(TASK)
Return every line from the entries below that contains the word "point". Uppercase and lowercase letters must match.

(WORKING DATA)
## BEGIN
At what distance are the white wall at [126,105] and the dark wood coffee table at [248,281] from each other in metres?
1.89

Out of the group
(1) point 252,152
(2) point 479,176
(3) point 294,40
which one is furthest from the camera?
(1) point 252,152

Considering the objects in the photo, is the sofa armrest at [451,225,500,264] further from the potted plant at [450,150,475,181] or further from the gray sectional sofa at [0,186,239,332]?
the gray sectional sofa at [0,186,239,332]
## END
## BEGIN
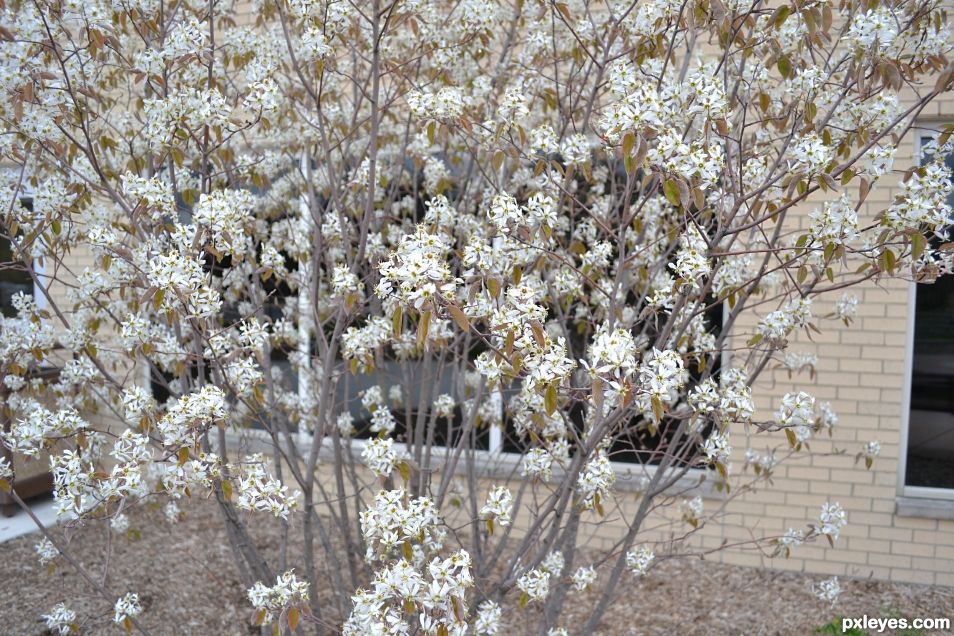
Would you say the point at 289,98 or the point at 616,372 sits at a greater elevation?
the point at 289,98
## END
(CORRECT ANSWER)
(1) point 252,152
(2) point 479,176
(3) point 294,40
(1) point 252,152
Would you say the point at 289,98 or the point at 616,372 sits at a greater elevation?
the point at 289,98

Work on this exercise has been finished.